Md Aminul Islam Khan is a retired Bangladeshi civil servant and former senior secretary of the Ministry of Home Affairs. He was the secretary of the Ministry of Primary and Mass Education. He was arrested and charged with murder of the fall of the Sheikh Hasina led Awami League government.

==Career==
Khan joined the Bangladesh Civil Service in 1986 as an admin cadre. He was the first secretary of the Embassy of Bangladesh in Qatar.

Khan had served as additional secretary of the Local Government Division.

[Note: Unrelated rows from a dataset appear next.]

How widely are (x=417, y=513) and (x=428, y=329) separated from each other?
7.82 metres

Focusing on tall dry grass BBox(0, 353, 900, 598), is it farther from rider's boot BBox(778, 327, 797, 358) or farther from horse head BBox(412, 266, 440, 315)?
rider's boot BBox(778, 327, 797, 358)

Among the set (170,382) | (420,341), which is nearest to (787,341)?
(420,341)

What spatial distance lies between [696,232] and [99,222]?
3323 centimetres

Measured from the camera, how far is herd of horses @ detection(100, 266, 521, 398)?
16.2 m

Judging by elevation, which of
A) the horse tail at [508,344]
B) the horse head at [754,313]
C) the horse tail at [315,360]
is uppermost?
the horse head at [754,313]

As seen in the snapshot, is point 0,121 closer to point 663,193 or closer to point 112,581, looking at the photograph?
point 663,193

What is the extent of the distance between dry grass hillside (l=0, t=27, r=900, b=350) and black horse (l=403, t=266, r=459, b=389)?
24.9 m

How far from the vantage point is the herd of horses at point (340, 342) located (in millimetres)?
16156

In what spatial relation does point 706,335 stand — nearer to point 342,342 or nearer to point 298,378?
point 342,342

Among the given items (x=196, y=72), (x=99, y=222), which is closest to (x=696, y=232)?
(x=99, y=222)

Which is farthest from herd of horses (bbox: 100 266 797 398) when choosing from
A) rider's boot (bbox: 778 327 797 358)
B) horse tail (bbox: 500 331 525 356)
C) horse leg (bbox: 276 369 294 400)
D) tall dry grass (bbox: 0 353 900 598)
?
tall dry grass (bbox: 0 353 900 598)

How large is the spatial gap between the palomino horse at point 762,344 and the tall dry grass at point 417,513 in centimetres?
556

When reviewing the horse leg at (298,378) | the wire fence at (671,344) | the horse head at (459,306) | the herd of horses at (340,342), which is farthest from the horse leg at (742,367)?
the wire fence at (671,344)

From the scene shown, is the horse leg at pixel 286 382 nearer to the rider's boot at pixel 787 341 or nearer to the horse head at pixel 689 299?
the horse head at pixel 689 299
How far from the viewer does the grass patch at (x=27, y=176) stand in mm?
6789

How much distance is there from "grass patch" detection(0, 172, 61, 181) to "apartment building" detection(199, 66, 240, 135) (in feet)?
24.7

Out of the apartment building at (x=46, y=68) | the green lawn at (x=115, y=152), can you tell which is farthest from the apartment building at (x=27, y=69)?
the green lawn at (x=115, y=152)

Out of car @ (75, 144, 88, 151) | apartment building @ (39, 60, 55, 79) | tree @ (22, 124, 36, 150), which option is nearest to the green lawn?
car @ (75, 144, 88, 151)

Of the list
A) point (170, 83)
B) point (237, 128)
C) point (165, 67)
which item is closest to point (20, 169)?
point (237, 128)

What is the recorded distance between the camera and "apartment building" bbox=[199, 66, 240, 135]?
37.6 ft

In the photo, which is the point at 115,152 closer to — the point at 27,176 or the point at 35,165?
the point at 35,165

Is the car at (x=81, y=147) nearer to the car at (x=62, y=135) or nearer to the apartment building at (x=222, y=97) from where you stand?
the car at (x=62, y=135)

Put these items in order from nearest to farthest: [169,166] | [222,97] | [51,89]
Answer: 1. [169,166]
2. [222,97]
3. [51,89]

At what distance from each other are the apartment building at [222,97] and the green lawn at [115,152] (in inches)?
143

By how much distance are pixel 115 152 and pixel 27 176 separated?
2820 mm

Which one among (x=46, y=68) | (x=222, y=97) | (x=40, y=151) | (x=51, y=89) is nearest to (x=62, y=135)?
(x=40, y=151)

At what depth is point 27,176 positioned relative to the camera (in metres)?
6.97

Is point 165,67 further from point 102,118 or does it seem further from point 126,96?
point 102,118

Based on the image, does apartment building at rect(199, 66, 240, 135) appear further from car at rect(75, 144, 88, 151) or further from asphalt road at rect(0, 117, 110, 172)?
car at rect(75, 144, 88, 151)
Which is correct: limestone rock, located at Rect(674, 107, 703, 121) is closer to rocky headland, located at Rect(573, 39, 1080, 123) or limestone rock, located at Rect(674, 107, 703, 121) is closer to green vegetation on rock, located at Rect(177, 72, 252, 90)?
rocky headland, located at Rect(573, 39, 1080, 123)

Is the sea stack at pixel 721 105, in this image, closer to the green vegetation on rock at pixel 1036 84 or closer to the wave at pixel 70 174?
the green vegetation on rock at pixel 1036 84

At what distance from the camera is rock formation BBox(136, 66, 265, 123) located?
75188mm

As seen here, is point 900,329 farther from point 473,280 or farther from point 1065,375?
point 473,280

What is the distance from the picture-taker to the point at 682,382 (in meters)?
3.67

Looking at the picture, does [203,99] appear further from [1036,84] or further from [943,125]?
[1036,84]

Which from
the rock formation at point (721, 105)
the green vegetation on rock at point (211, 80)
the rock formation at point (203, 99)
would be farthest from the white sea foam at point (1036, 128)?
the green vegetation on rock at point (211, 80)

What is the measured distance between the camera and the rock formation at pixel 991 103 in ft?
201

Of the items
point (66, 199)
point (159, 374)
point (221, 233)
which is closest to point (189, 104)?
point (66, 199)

Khan was the secretary of the Technical and Madrasah Education Division of the Ministry of Education in 2020 under Dipu Moni. He was appointed secretary of the Ministry of Liberation War Affairs in February 2020. He was previously additional secretary to the Ministry of Housing and Public Works.
In March 2022, Khan was the director of SAARC and BIMSTEC wing of the Ministry of Foreign Affairs. On 13 February, he was appointed the secretary of the Ministry of Primary and Mass Education. He was promoted to senior secretary in May. He announced plans to open a hotline for education. In October, he was transferred to the Public Security Division of the Ministry of Home Affairs, responsible for law enforcement agencies in Bangladesh including Bangladesh Police. He replaced Md Akhter Hossain as secretary.

Khan was the senior secretary of the Public Security Division of the Ministry of Home Affairs. Khan sent Md Mahbub Hakim, additional deputy inspector general of Tourist Police, and Md Alamgir Alam, additional deputy inspector general of Criminal Investigation Department, to forced retirement in November 2022. In the last month he had sent three superintendents of police, Delwar Hossain Mia, Mirza Abdullahel Baqui, and Shahidullah Chowdhury to forced retirement. He sent Md Ali Hossain Fakir to forced retirement. He terminated Mizanur Rahman after he was arrested in a corruption case.

Khan was arrested after the fall of the Awami League government led by Prime Minister Sheikh Hasina in October 2024 from Banani. He was charged with the murder of Bangladesh Nationalist Party activist, Shamim, who died in 2023. He was sent to jail along with Md. Nojibur Rahman. Shamim had died after the rally of the Bangladesh Nationalist Party was attacked by Awami League and Bangladesh Police.